§ TRY IT: Look through the listing below for the string "accuracy". Show each line where it occurs.

§ RECORDS PROVIDED:
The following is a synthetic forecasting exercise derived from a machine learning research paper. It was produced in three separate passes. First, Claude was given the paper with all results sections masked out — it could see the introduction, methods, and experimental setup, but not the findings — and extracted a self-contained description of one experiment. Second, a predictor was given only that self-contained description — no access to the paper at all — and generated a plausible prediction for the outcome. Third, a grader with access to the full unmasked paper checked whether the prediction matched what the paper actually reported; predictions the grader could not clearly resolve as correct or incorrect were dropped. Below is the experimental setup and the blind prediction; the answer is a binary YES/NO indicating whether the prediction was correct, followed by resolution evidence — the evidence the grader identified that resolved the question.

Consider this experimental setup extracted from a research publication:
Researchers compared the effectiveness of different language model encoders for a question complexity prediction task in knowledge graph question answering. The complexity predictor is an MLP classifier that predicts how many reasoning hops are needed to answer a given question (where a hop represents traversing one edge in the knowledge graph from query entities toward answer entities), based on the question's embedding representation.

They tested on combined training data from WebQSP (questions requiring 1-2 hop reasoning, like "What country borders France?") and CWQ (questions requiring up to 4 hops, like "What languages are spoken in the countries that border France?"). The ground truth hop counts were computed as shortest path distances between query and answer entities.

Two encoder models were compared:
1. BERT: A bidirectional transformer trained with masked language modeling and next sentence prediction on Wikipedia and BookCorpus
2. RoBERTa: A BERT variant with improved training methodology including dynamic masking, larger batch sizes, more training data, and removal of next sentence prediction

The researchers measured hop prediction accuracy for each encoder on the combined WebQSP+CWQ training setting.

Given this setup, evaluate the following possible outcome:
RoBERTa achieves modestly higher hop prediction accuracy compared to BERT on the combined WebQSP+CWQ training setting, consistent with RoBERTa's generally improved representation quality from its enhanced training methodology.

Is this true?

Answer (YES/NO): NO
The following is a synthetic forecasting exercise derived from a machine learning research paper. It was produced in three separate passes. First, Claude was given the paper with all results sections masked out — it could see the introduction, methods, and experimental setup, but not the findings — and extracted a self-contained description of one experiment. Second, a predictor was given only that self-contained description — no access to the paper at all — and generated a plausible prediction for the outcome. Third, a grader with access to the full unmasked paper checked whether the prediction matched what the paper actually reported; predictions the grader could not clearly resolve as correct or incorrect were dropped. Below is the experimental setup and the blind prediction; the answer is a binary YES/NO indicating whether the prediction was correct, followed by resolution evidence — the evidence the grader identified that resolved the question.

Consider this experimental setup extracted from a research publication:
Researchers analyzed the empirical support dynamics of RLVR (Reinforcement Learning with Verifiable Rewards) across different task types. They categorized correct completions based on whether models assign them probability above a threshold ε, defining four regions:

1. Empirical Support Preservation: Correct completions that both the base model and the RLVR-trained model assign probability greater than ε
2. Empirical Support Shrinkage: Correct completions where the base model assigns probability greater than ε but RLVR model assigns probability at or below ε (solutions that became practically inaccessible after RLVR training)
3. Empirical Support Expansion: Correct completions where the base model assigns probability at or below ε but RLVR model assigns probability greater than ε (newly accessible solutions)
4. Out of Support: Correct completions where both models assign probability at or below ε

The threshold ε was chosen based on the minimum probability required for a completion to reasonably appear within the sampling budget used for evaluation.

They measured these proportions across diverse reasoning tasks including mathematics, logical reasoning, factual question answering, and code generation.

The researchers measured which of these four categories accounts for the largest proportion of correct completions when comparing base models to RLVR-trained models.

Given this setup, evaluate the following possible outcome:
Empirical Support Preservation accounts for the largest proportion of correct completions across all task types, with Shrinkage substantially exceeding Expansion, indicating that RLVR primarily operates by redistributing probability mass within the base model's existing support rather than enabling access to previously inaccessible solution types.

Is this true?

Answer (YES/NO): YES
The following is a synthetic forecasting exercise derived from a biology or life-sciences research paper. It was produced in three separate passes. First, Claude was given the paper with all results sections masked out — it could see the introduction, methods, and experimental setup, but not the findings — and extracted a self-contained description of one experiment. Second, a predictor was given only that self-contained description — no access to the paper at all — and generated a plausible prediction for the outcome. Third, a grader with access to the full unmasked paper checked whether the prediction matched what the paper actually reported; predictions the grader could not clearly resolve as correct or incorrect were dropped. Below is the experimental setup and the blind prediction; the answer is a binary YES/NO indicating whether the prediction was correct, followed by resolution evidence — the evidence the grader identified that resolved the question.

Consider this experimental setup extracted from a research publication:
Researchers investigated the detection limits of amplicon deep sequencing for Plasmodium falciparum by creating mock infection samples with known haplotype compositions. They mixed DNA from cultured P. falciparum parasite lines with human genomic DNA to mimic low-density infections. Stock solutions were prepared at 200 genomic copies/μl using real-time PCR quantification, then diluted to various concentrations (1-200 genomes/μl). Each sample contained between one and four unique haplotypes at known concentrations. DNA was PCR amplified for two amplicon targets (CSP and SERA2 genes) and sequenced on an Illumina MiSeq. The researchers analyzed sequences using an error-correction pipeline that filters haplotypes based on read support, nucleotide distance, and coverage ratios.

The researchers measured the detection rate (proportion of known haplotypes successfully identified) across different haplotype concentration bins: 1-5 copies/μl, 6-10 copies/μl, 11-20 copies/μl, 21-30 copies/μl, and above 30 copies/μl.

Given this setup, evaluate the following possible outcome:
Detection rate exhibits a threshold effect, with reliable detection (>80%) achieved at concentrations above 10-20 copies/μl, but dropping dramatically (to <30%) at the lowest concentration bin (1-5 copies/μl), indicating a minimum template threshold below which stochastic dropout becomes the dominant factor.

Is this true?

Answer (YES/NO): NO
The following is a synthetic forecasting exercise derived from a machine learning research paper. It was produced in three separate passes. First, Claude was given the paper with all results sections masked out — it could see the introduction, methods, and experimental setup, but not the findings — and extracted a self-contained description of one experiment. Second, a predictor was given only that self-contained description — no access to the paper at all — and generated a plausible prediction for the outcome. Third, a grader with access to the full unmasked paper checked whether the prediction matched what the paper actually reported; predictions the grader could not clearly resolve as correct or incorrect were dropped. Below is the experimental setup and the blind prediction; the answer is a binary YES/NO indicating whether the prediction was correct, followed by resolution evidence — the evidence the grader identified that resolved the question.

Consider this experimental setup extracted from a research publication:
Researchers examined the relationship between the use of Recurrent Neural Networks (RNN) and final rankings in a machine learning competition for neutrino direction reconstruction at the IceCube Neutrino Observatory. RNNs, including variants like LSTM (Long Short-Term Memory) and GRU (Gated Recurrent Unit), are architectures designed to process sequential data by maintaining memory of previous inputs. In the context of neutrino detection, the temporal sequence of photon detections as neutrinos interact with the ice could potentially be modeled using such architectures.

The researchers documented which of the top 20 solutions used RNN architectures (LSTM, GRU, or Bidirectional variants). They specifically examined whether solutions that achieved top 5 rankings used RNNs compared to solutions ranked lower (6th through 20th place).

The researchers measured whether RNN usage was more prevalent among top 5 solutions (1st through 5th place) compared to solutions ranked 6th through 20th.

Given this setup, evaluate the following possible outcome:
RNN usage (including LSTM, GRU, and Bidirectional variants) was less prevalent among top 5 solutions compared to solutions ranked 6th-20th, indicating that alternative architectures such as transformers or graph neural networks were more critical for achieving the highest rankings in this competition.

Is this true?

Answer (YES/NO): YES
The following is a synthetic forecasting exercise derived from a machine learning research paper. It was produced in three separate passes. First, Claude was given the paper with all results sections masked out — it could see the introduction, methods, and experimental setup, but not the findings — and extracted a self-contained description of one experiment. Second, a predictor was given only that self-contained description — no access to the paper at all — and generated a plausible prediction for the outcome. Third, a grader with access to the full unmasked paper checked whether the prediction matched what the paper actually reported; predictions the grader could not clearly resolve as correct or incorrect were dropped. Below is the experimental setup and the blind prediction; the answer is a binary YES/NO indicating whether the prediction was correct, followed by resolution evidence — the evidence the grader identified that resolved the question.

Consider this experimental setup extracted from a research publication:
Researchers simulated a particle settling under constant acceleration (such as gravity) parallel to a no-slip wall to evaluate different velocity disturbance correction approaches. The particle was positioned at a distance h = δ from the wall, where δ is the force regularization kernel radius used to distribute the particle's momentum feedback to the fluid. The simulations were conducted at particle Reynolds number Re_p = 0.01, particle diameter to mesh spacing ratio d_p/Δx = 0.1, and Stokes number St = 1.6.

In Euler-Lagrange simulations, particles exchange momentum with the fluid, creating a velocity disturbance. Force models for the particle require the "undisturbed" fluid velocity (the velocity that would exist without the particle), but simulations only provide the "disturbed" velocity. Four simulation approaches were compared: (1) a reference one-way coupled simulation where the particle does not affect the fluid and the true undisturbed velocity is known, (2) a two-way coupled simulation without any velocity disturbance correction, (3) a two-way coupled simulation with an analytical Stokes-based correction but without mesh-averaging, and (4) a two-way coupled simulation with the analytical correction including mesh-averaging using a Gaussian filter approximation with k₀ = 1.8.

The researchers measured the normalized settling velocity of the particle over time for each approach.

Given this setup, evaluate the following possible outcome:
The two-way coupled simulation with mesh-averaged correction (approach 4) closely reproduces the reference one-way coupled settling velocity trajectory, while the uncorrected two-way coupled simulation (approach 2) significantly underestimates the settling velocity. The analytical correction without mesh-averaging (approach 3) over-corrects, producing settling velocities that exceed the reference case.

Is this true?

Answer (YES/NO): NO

§ ANSWER FOR THIS EXERCISE:
The researchers measured hop prediction accuracy for each encoder on the combined WebQSP+CWQ training setting.
RoBERTa achieves modestly higher hop prediction accuracy compared to BERT on the combined WebQSP+CWQ training setting, consistent with RoBERTa's generally improved representation quality from its enhanced training methodology.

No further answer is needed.